Por su parte, la actual Constitución señala que la “soberanía nacional reside en el pueblo español, del que emanan los poderes del Estado”. Aunque ambos textos aluden con diferentes términos al principio de soberanía popular, los términos utilizados, opina el autor, marcan la diferencia entre el espíritu de los dos textos constitucionales.
La Constitución de 1978 se queda con la expresión de “soberanía nacional”, propia de la “retórica liberal decimonónica”, antes que con el término “soberanía popular”, de mucha mayor “raigambre democrática. Esta diferencia, explica Escudero, sirve para que desde la Constitución del 78 se insista, ya desde el inicio, en la idea de la unidad de España como fundamental del orden constitucional, poniendo por tanto un límite sustantivo a la soberanía popular. La declaración parece rotunda y tiene dos interpretaciones: la voluntad popular nunca podrá romper la unidad de España o si no se respeta la unidad nacional, no habrá democracia.
A su vez, la Constitución de 1978 sustrae o elimina también a la jefatura del Estado de todo principio democrático. “Es una auténtica declaración de intenciones sobre el alcance real de las decisiones que se van a someter al teórico principio de la soberanía popular”. En este sentido, la constituyentes de 1931 tenían bien clara la relación entre el principio democrático y la fórmula republicana.
Prueba de ello es que señalaron en su primer artículo que “España se constituye de en una República democrática de trabajadores de toda clase”. Escudero analiza la frase destacando dos claves. Aparecía por primera vez el concepto de “democrática” en un texto constitucional español y lo hacía acompañando al concepto de “República”, una forma de Gobierno contrapuesta a la Monarquía, que tantas veces ha estado unido en la historia española a la “ausencia de democracia”.
┄┄┄┄┄┄
CONSIGNAS:
a. Según el fragmento seleccionado, ¿qué expresión conserva la Constitución de 1978 en lugar del término «soberanía popular»?
b. Reproduce del fragmento seleccionado el trozo que arranca en las palabras "La Constitución de 1978 se" y se detiene justo después de "no habrá democracia.".

DATOS PROPORCIONADOS:
┄┄┄┄┄┄
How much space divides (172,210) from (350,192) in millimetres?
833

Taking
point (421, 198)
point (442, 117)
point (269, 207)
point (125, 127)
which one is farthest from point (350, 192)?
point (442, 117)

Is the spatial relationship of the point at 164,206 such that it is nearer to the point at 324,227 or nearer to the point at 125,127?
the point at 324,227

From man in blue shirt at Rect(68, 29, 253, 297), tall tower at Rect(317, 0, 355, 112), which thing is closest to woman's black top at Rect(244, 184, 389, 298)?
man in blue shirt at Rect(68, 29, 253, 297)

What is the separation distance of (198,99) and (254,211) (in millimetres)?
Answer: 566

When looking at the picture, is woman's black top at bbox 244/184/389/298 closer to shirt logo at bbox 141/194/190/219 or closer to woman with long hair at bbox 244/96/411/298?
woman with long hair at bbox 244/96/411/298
┄┄┄┄┄┄
SOLUCIONES POR TAREA:
a. La expresión «soberanía nacional».

b.
La Constitución de 1978 se queda con la expresión de “soberanía nacional”, propia de la “retórica liberal decimonónica”, antes que con el término “soberanía popular”, de mucha mayor “raigambre democrática. Esta diferencia, explica Escudero, sirve para que desde la Constitución del 78 se insista, ya desde el inicio, en la idea de la unidad de España como fundamental del orden constitucional, poniendo por tanto un límite sustantivo a la soberanía popular. La declaración parece rotunda y tiene dos interpretaciones: la voluntad popular nunca podrá romper la unidad de España o si no se respeta la unidad nacional, no habrá democracia.